Moore praised Maher for being “ahead of the curve for some many years” on issues such as climate change and marijuana legalization but then challenged him by asking “why pull back now” on socialism. Maher, citing the need of the Democrats to win the White House, said “the country isn’t there” on the embrace of socialism. Maher chided Moore for “lumping a lot of vague shit together.”

Moore agreed that the stakes are high: “If the election were tonight, Trump would win. You have to respect the evil genius of this guy.” But he said the change is in the air. “We live in a liberal country. The majority of Americans agree with us on minimum wage, mass incarceration, women’s rights, pro-choice. They are with us right now. Why not take the moment when we are in power and use it in this election?”

The pair went round and round about the vagaries of generational politics, opinion polls, and health care. The tenor of the exchange ticked up a few degrees, however, over the past, not the future: Maher said the Barack Obama won as “a centrist” and Moore countered that the two-term president ran as a populist. “No he didn’t,” Maher said tersely.

Moore recounted the fact that when he went into the voting booth in 2008 that the name on the ballot was Barack Hussein Obama — suggesting that the choice of the including the candidate’s middle name alone was a bold pronouncement of the candidate’s populist persona.

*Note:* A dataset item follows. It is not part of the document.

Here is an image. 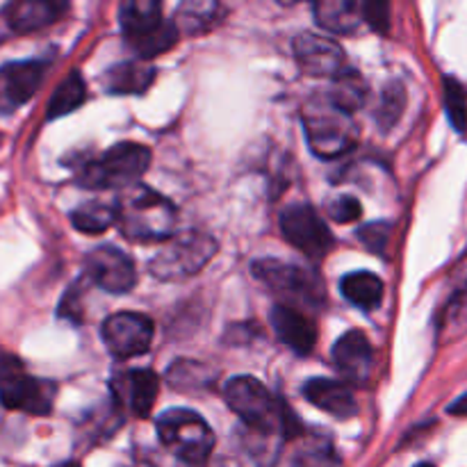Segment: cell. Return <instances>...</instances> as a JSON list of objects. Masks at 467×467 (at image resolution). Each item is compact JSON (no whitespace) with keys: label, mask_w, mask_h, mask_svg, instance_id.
Returning <instances> with one entry per match:
<instances>
[{"label":"cell","mask_w":467,"mask_h":467,"mask_svg":"<svg viewBox=\"0 0 467 467\" xmlns=\"http://www.w3.org/2000/svg\"><path fill=\"white\" fill-rule=\"evenodd\" d=\"M295 55L299 67L308 76L333 78L336 80L345 71V50L331 36L301 32L295 39Z\"/></svg>","instance_id":"obj_13"},{"label":"cell","mask_w":467,"mask_h":467,"mask_svg":"<svg viewBox=\"0 0 467 467\" xmlns=\"http://www.w3.org/2000/svg\"><path fill=\"white\" fill-rule=\"evenodd\" d=\"M441 340L451 342L459 340L461 336L467 333V295L454 292L450 301H447L445 310L441 315Z\"/></svg>","instance_id":"obj_28"},{"label":"cell","mask_w":467,"mask_h":467,"mask_svg":"<svg viewBox=\"0 0 467 467\" xmlns=\"http://www.w3.org/2000/svg\"><path fill=\"white\" fill-rule=\"evenodd\" d=\"M226 9L219 3H185L178 7L176 12V26L178 35H199V32H208L210 27L217 26L222 21Z\"/></svg>","instance_id":"obj_22"},{"label":"cell","mask_w":467,"mask_h":467,"mask_svg":"<svg viewBox=\"0 0 467 467\" xmlns=\"http://www.w3.org/2000/svg\"><path fill=\"white\" fill-rule=\"evenodd\" d=\"M404 99L406 94L401 85H390L386 91H383V99L381 103H379V114H377L379 126L390 128L392 123L400 119L401 109H404Z\"/></svg>","instance_id":"obj_31"},{"label":"cell","mask_w":467,"mask_h":467,"mask_svg":"<svg viewBox=\"0 0 467 467\" xmlns=\"http://www.w3.org/2000/svg\"><path fill=\"white\" fill-rule=\"evenodd\" d=\"M85 274L109 295H126L137 285L135 263L117 246H99L85 260Z\"/></svg>","instance_id":"obj_11"},{"label":"cell","mask_w":467,"mask_h":467,"mask_svg":"<svg viewBox=\"0 0 467 467\" xmlns=\"http://www.w3.org/2000/svg\"><path fill=\"white\" fill-rule=\"evenodd\" d=\"M57 467H78L76 463H64V465H57Z\"/></svg>","instance_id":"obj_39"},{"label":"cell","mask_w":467,"mask_h":467,"mask_svg":"<svg viewBox=\"0 0 467 467\" xmlns=\"http://www.w3.org/2000/svg\"><path fill=\"white\" fill-rule=\"evenodd\" d=\"M304 123L310 149L319 158H337L354 149V144L358 141V128H356L351 114L337 109L327 96L306 105Z\"/></svg>","instance_id":"obj_6"},{"label":"cell","mask_w":467,"mask_h":467,"mask_svg":"<svg viewBox=\"0 0 467 467\" xmlns=\"http://www.w3.org/2000/svg\"><path fill=\"white\" fill-rule=\"evenodd\" d=\"M87 99V89L85 82L78 73H71L62 85L55 89L53 99L48 103V119H59L64 114H71L73 109L80 108Z\"/></svg>","instance_id":"obj_26"},{"label":"cell","mask_w":467,"mask_h":467,"mask_svg":"<svg viewBox=\"0 0 467 467\" xmlns=\"http://www.w3.org/2000/svg\"><path fill=\"white\" fill-rule=\"evenodd\" d=\"M214 379V372H210L205 365L196 363H176L169 369V381L173 388H182V390H192V388L210 386Z\"/></svg>","instance_id":"obj_29"},{"label":"cell","mask_w":467,"mask_h":467,"mask_svg":"<svg viewBox=\"0 0 467 467\" xmlns=\"http://www.w3.org/2000/svg\"><path fill=\"white\" fill-rule=\"evenodd\" d=\"M269 322H272L278 340L290 347L295 354L306 356L313 351L315 342H317V327L308 315L296 310L295 306L278 304L269 313Z\"/></svg>","instance_id":"obj_17"},{"label":"cell","mask_w":467,"mask_h":467,"mask_svg":"<svg viewBox=\"0 0 467 467\" xmlns=\"http://www.w3.org/2000/svg\"><path fill=\"white\" fill-rule=\"evenodd\" d=\"M228 406L251 429L260 433L292 431V422L281 401L254 377H235L226 383Z\"/></svg>","instance_id":"obj_3"},{"label":"cell","mask_w":467,"mask_h":467,"mask_svg":"<svg viewBox=\"0 0 467 467\" xmlns=\"http://www.w3.org/2000/svg\"><path fill=\"white\" fill-rule=\"evenodd\" d=\"M340 290L349 304L363 310L379 308V304L383 301V281L369 272H354L345 276L340 283Z\"/></svg>","instance_id":"obj_23"},{"label":"cell","mask_w":467,"mask_h":467,"mask_svg":"<svg viewBox=\"0 0 467 467\" xmlns=\"http://www.w3.org/2000/svg\"><path fill=\"white\" fill-rule=\"evenodd\" d=\"M450 413L459 415V418H467V395L459 397V400L450 406Z\"/></svg>","instance_id":"obj_37"},{"label":"cell","mask_w":467,"mask_h":467,"mask_svg":"<svg viewBox=\"0 0 467 467\" xmlns=\"http://www.w3.org/2000/svg\"><path fill=\"white\" fill-rule=\"evenodd\" d=\"M217 242L201 231H185L169 237L167 244L150 258L149 269L160 281H182L199 274L213 260Z\"/></svg>","instance_id":"obj_7"},{"label":"cell","mask_w":467,"mask_h":467,"mask_svg":"<svg viewBox=\"0 0 467 467\" xmlns=\"http://www.w3.org/2000/svg\"><path fill=\"white\" fill-rule=\"evenodd\" d=\"M445 105L447 114H450L451 126L459 132H465L467 128V94L459 80L447 78L445 80Z\"/></svg>","instance_id":"obj_30"},{"label":"cell","mask_w":467,"mask_h":467,"mask_svg":"<svg viewBox=\"0 0 467 467\" xmlns=\"http://www.w3.org/2000/svg\"><path fill=\"white\" fill-rule=\"evenodd\" d=\"M67 12L64 3H50V0H21L12 3L5 14L12 30L16 32H35L50 26Z\"/></svg>","instance_id":"obj_19"},{"label":"cell","mask_w":467,"mask_h":467,"mask_svg":"<svg viewBox=\"0 0 467 467\" xmlns=\"http://www.w3.org/2000/svg\"><path fill=\"white\" fill-rule=\"evenodd\" d=\"M123 35L130 48L144 57H155L178 41V30L173 23L162 16V7L155 0H128L119 7Z\"/></svg>","instance_id":"obj_4"},{"label":"cell","mask_w":467,"mask_h":467,"mask_svg":"<svg viewBox=\"0 0 467 467\" xmlns=\"http://www.w3.org/2000/svg\"><path fill=\"white\" fill-rule=\"evenodd\" d=\"M71 223L80 233H89V235H99L105 233L109 226L117 223V213L114 205L99 203V201H89V203L80 205L71 213Z\"/></svg>","instance_id":"obj_25"},{"label":"cell","mask_w":467,"mask_h":467,"mask_svg":"<svg viewBox=\"0 0 467 467\" xmlns=\"http://www.w3.org/2000/svg\"><path fill=\"white\" fill-rule=\"evenodd\" d=\"M360 213H363V208H360V203L354 196H340V199H336L328 205V214L336 222H356L360 217Z\"/></svg>","instance_id":"obj_33"},{"label":"cell","mask_w":467,"mask_h":467,"mask_svg":"<svg viewBox=\"0 0 467 467\" xmlns=\"http://www.w3.org/2000/svg\"><path fill=\"white\" fill-rule=\"evenodd\" d=\"M158 436L185 465L201 467L214 450V433L194 410L171 409L160 415Z\"/></svg>","instance_id":"obj_5"},{"label":"cell","mask_w":467,"mask_h":467,"mask_svg":"<svg viewBox=\"0 0 467 467\" xmlns=\"http://www.w3.org/2000/svg\"><path fill=\"white\" fill-rule=\"evenodd\" d=\"M132 467H153V465H149V463H137V465H132Z\"/></svg>","instance_id":"obj_38"},{"label":"cell","mask_w":467,"mask_h":467,"mask_svg":"<svg viewBox=\"0 0 467 467\" xmlns=\"http://www.w3.org/2000/svg\"><path fill=\"white\" fill-rule=\"evenodd\" d=\"M388 12H390V7H388L386 3H365V21H368L374 30H388V21H390V18H388Z\"/></svg>","instance_id":"obj_34"},{"label":"cell","mask_w":467,"mask_h":467,"mask_svg":"<svg viewBox=\"0 0 467 467\" xmlns=\"http://www.w3.org/2000/svg\"><path fill=\"white\" fill-rule=\"evenodd\" d=\"M155 78V68L144 59L114 64L105 71L103 82L109 94H144Z\"/></svg>","instance_id":"obj_21"},{"label":"cell","mask_w":467,"mask_h":467,"mask_svg":"<svg viewBox=\"0 0 467 467\" xmlns=\"http://www.w3.org/2000/svg\"><path fill=\"white\" fill-rule=\"evenodd\" d=\"M313 9L319 26L333 35H349L365 21V3L356 0H322L315 3Z\"/></svg>","instance_id":"obj_20"},{"label":"cell","mask_w":467,"mask_h":467,"mask_svg":"<svg viewBox=\"0 0 467 467\" xmlns=\"http://www.w3.org/2000/svg\"><path fill=\"white\" fill-rule=\"evenodd\" d=\"M418 467H433V465H429V463H422V465H418Z\"/></svg>","instance_id":"obj_40"},{"label":"cell","mask_w":467,"mask_h":467,"mask_svg":"<svg viewBox=\"0 0 467 467\" xmlns=\"http://www.w3.org/2000/svg\"><path fill=\"white\" fill-rule=\"evenodd\" d=\"M55 386L50 381L21 377L5 381L0 386V404L9 410H21L30 415H48L53 410Z\"/></svg>","instance_id":"obj_15"},{"label":"cell","mask_w":467,"mask_h":467,"mask_svg":"<svg viewBox=\"0 0 467 467\" xmlns=\"http://www.w3.org/2000/svg\"><path fill=\"white\" fill-rule=\"evenodd\" d=\"M254 276L258 278L263 285L276 292L278 296H285L292 304H308V306H322L324 304V287L317 276L306 272L304 267L296 265L283 263V260L265 258L255 260L251 267Z\"/></svg>","instance_id":"obj_8"},{"label":"cell","mask_w":467,"mask_h":467,"mask_svg":"<svg viewBox=\"0 0 467 467\" xmlns=\"http://www.w3.org/2000/svg\"><path fill=\"white\" fill-rule=\"evenodd\" d=\"M451 283H454V292L467 295V255L459 260V265L451 272Z\"/></svg>","instance_id":"obj_36"},{"label":"cell","mask_w":467,"mask_h":467,"mask_svg":"<svg viewBox=\"0 0 467 467\" xmlns=\"http://www.w3.org/2000/svg\"><path fill=\"white\" fill-rule=\"evenodd\" d=\"M306 400L313 406H317L324 413L333 415L337 420H349L358 413V404H356L354 392L349 386L340 381H331V379H313L304 386Z\"/></svg>","instance_id":"obj_18"},{"label":"cell","mask_w":467,"mask_h":467,"mask_svg":"<svg viewBox=\"0 0 467 467\" xmlns=\"http://www.w3.org/2000/svg\"><path fill=\"white\" fill-rule=\"evenodd\" d=\"M21 360H18L16 356L0 351V386H3L5 381H12V379L21 377Z\"/></svg>","instance_id":"obj_35"},{"label":"cell","mask_w":467,"mask_h":467,"mask_svg":"<svg viewBox=\"0 0 467 467\" xmlns=\"http://www.w3.org/2000/svg\"><path fill=\"white\" fill-rule=\"evenodd\" d=\"M333 363L349 383H368L374 372V351L368 336L360 331L345 333L333 347Z\"/></svg>","instance_id":"obj_16"},{"label":"cell","mask_w":467,"mask_h":467,"mask_svg":"<svg viewBox=\"0 0 467 467\" xmlns=\"http://www.w3.org/2000/svg\"><path fill=\"white\" fill-rule=\"evenodd\" d=\"M109 388H112L114 401L126 409V413L146 418L158 400L160 379L150 369H128V372H119Z\"/></svg>","instance_id":"obj_14"},{"label":"cell","mask_w":467,"mask_h":467,"mask_svg":"<svg viewBox=\"0 0 467 467\" xmlns=\"http://www.w3.org/2000/svg\"><path fill=\"white\" fill-rule=\"evenodd\" d=\"M292 467H340V459L328 438H313L296 451Z\"/></svg>","instance_id":"obj_27"},{"label":"cell","mask_w":467,"mask_h":467,"mask_svg":"<svg viewBox=\"0 0 467 467\" xmlns=\"http://www.w3.org/2000/svg\"><path fill=\"white\" fill-rule=\"evenodd\" d=\"M281 231L285 240L310 258H322L331 251L333 235L315 208L306 203L290 205L281 214Z\"/></svg>","instance_id":"obj_9"},{"label":"cell","mask_w":467,"mask_h":467,"mask_svg":"<svg viewBox=\"0 0 467 467\" xmlns=\"http://www.w3.org/2000/svg\"><path fill=\"white\" fill-rule=\"evenodd\" d=\"M46 76V64L39 59L27 62H9L0 67V114L16 112L26 105Z\"/></svg>","instance_id":"obj_12"},{"label":"cell","mask_w":467,"mask_h":467,"mask_svg":"<svg viewBox=\"0 0 467 467\" xmlns=\"http://www.w3.org/2000/svg\"><path fill=\"white\" fill-rule=\"evenodd\" d=\"M360 242L374 254H383L390 242V226L388 223H369L360 231Z\"/></svg>","instance_id":"obj_32"},{"label":"cell","mask_w":467,"mask_h":467,"mask_svg":"<svg viewBox=\"0 0 467 467\" xmlns=\"http://www.w3.org/2000/svg\"><path fill=\"white\" fill-rule=\"evenodd\" d=\"M327 99L342 112L354 114L356 109L363 108L365 99H368V85H365V80L356 71H342L333 80V87Z\"/></svg>","instance_id":"obj_24"},{"label":"cell","mask_w":467,"mask_h":467,"mask_svg":"<svg viewBox=\"0 0 467 467\" xmlns=\"http://www.w3.org/2000/svg\"><path fill=\"white\" fill-rule=\"evenodd\" d=\"M150 164V150L144 144L123 141L112 146L103 155L87 160L78 167V182L91 190H105V187H130L140 181Z\"/></svg>","instance_id":"obj_2"},{"label":"cell","mask_w":467,"mask_h":467,"mask_svg":"<svg viewBox=\"0 0 467 467\" xmlns=\"http://www.w3.org/2000/svg\"><path fill=\"white\" fill-rule=\"evenodd\" d=\"M153 322L141 313H117L100 328L105 347L117 358H135L149 351L153 342Z\"/></svg>","instance_id":"obj_10"},{"label":"cell","mask_w":467,"mask_h":467,"mask_svg":"<svg viewBox=\"0 0 467 467\" xmlns=\"http://www.w3.org/2000/svg\"><path fill=\"white\" fill-rule=\"evenodd\" d=\"M117 226L132 242H162L176 231V208L167 196L135 182L117 196Z\"/></svg>","instance_id":"obj_1"}]
</instances>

“That’s not a policy,” Maher said dismissively.

That’s when Moore got fiery: “No, but If you’re playing safe you don’t put f—ing ‘Hussein’ on the ballot! A centrist doesn’t call himself Hussein!”

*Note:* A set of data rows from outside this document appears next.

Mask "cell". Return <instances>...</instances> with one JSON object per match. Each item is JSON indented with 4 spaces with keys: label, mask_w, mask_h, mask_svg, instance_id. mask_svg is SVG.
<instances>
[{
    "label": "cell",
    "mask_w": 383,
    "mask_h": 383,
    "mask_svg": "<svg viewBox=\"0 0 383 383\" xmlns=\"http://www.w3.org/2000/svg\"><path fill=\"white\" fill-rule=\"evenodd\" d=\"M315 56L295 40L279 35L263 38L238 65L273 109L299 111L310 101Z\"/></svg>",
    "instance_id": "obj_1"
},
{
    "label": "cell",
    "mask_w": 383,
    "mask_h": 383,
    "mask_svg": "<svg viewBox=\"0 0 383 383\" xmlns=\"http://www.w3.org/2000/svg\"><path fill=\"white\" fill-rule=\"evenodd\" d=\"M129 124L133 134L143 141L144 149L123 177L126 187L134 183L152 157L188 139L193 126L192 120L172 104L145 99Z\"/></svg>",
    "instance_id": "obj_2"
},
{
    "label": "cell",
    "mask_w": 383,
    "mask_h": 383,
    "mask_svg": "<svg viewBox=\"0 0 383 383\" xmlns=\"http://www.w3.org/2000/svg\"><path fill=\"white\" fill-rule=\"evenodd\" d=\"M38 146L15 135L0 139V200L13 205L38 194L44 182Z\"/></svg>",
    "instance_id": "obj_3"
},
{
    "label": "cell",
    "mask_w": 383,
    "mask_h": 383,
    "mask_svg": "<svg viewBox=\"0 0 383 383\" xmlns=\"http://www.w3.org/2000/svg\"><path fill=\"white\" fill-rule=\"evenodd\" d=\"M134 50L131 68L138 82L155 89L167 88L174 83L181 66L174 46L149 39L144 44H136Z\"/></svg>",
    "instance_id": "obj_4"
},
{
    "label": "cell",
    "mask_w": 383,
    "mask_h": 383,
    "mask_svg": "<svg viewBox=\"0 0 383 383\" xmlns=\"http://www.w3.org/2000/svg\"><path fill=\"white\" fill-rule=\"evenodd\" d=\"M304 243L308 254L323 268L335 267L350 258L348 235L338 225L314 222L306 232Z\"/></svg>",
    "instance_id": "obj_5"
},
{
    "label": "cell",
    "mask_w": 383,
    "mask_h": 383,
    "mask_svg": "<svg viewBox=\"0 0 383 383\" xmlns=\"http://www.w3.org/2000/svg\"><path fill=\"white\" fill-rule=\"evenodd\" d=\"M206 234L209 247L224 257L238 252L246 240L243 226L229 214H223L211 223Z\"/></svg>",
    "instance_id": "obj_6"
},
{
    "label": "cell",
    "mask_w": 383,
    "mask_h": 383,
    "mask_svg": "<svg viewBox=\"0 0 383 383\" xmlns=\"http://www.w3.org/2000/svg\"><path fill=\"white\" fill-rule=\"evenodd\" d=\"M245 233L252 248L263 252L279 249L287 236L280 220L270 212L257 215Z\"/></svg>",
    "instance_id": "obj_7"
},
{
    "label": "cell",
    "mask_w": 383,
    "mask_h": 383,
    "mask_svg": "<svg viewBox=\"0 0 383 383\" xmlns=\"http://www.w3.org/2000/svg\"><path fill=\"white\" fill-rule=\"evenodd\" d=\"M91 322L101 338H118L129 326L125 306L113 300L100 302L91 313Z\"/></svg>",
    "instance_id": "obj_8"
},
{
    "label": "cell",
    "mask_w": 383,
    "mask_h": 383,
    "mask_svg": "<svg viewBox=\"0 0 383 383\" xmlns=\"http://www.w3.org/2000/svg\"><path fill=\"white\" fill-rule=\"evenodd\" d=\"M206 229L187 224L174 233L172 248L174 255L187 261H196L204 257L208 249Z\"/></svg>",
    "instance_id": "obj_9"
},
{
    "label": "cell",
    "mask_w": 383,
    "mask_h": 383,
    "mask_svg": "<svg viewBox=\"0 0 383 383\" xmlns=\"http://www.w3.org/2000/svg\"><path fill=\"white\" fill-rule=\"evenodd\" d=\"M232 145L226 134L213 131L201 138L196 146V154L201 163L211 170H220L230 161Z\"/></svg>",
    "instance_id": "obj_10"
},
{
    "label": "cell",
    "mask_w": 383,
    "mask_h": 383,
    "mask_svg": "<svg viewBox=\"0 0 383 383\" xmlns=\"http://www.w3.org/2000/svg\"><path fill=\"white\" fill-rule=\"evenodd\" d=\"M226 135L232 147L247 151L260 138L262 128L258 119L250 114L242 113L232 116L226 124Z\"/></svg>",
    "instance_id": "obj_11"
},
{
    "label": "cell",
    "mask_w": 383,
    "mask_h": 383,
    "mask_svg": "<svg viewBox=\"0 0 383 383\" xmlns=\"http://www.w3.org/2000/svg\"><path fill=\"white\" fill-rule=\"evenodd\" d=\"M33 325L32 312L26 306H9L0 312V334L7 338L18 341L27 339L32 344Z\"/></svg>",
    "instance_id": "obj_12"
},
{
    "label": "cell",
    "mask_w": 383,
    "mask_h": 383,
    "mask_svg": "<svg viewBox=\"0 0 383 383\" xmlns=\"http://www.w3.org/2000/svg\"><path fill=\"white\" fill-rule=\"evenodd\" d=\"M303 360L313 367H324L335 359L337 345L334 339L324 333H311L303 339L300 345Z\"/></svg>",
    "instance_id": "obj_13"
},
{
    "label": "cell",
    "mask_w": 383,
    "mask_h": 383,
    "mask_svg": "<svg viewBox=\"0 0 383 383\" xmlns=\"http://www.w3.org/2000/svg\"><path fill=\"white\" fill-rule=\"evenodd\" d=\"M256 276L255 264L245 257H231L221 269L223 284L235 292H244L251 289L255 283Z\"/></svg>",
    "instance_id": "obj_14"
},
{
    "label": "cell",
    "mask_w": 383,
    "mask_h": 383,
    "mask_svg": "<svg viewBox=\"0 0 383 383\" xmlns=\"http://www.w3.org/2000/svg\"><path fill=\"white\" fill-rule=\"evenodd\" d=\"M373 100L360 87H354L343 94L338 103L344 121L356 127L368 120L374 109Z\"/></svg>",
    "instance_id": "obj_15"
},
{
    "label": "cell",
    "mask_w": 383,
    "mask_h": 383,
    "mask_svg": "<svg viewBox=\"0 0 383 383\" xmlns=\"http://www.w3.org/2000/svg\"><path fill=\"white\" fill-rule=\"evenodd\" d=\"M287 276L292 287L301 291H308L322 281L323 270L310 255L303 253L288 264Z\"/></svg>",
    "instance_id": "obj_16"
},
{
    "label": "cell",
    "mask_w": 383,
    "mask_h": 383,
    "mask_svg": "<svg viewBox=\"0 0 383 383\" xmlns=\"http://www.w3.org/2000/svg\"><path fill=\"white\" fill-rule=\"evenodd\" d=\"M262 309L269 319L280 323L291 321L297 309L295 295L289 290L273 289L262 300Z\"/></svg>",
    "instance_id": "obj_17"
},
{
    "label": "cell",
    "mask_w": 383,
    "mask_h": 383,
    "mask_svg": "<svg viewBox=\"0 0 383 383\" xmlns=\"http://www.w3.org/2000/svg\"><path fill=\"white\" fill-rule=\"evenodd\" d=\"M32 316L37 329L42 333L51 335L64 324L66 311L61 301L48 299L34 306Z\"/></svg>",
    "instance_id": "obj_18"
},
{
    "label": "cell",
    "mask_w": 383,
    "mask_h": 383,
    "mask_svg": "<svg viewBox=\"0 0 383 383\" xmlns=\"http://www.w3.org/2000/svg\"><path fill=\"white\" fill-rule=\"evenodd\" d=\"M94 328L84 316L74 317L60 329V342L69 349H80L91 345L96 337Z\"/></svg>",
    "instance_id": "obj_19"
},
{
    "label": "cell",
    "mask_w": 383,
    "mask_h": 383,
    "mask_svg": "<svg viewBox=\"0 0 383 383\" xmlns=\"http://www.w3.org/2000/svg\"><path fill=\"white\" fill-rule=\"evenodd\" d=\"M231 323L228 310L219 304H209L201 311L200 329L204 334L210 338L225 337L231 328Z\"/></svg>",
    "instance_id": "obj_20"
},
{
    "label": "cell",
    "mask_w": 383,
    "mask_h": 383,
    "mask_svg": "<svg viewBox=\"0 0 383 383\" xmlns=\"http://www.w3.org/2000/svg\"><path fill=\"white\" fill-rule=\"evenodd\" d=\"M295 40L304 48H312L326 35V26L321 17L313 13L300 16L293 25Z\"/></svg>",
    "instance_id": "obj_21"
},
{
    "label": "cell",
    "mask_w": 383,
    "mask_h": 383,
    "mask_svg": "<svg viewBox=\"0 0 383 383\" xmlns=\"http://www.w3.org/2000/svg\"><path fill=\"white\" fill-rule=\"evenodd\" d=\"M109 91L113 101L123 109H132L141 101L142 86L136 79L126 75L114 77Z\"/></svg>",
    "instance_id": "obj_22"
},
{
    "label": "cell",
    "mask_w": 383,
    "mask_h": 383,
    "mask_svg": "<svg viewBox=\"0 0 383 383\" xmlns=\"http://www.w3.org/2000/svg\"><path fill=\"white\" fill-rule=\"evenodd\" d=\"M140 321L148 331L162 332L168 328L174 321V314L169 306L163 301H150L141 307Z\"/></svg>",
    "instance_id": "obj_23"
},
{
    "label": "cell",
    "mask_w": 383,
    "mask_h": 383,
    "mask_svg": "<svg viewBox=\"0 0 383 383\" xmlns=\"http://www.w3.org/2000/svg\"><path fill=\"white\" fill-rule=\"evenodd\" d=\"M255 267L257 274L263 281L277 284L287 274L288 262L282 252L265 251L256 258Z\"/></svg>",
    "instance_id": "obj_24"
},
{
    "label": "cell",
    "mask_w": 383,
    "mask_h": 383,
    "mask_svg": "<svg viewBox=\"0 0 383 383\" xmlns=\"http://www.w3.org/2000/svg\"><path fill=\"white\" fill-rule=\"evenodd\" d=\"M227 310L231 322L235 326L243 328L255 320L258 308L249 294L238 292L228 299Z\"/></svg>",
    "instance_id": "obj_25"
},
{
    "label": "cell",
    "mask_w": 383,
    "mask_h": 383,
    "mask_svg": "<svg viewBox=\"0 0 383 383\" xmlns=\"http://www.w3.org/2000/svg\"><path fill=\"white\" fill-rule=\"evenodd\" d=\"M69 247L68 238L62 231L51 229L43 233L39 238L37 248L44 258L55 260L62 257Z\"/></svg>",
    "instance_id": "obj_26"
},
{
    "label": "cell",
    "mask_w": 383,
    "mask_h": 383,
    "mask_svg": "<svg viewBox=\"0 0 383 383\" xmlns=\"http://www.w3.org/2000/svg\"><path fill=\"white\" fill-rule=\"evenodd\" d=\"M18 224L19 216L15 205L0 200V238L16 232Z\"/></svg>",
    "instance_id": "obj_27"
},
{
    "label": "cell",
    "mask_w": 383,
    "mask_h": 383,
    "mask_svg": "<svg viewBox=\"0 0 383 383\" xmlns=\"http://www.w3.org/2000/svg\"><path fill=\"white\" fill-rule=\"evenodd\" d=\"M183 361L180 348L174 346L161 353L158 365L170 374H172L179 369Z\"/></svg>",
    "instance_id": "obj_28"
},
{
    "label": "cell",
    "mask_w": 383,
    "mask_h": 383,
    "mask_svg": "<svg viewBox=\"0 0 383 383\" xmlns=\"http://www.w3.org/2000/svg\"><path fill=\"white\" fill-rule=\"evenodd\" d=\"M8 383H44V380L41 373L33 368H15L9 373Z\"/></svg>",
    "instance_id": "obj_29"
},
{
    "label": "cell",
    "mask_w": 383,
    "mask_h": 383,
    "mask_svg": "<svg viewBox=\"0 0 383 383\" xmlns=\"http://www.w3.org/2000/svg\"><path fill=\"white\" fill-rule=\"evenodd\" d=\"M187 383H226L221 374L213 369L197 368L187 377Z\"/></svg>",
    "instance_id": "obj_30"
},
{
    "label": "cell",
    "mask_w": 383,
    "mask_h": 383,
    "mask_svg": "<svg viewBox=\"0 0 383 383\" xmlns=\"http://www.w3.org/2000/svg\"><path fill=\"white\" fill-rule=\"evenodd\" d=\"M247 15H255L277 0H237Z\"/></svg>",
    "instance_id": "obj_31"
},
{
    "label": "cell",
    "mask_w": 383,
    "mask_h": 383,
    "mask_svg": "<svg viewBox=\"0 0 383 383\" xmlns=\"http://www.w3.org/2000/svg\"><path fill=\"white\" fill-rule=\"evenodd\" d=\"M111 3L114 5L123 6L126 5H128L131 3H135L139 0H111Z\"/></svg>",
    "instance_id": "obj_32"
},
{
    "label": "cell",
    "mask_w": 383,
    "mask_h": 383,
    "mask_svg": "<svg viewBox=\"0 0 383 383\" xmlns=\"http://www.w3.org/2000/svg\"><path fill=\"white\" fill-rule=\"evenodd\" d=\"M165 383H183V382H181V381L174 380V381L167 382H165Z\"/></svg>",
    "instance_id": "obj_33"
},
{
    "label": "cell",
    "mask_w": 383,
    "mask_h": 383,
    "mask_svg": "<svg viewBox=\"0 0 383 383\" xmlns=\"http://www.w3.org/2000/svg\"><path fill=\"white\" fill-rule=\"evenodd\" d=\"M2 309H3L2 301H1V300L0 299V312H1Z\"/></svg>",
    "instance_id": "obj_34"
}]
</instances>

“It may not have been up to him,” Maher said.

Moore pushed the point: “Are you kidding? The candidate has to sign off, whether you’re ‘William Jefferson Clinton’ or ‘Bill Clinton’…yes, he did it because he had courage!”

Maher: “Put you money where your mouth is…what do you want to bet, a trip to Hawaii?” Moore was all for it. Maher may have had regrets. He ended the segment with a remorseful, ‘Am I going to lose that bet?'”

Immediately after the segment former RNC Chair Michael Steele clarified the matter by saying the candidates absolutely choose the way their name appears on the ballot. Moore was likely saying Mahalo by then.